No livro MANGUE MUNDO: POÉTICAS DO MANGUE EM JOSUÉ DE CASTRO, JOÃO CABRAL DE MELO NETO E CHICO SCIENCE Francisco K ensaia uma educação pela lama presente na convergência dos homens-caranguejo do escritor, médico, nutrólogo, cientista social e geógrafo; com os homens-lama do poeta; e os mangueboys e manguegirls do cancionista. Os textos de K equilibram a densidade do rigoroso trabalho de leitura e audição com uma linguagem direta. Para compor o que chama de "poéticas do mangue" K analisa a dialética de acaso e controle, caos e ordem presente (inscrita) na linguagem das obras de Josué, Cabral e Science.
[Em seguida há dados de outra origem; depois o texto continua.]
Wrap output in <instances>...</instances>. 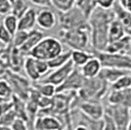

A fome - este tabu - é um topos guia das especulações do autor. Naturalismo, idealismo, metáfora e aspectos sócio-econômicos afirmam as margens. K investiga os núcleos moles do centro capitalista perverso. Núcleos sugeridos, de modo mais ou menos engajados, no romance, na poesia, na canção (na performance). A leitura que Francisco K faz do percurso da metáfora na poesia cabralina já mereceria a atenção para MANGUE MUNDO. Mas há mais. Se Josué de Castro chamou atenção para a fome "que corrói silenciosamente inúmeras populações do mundo"; e em seu tríptico do mangue (do Capibaribe) João Cabral tratou do cão vivo debaixo da pele; Science, sem estilizar ou folclorizar o material tradicional sonoro, nem a fome, engendrou um pacto corporal com o mangue: limite e expansão, caos e cão nas "fronteiras nos jardins da razão". O livro de Francisco K é este elogio urgente e revigorante do "corpo sensível-pensante", do "pensar que se faz juntamente com o sacolejo jubiloso do samba".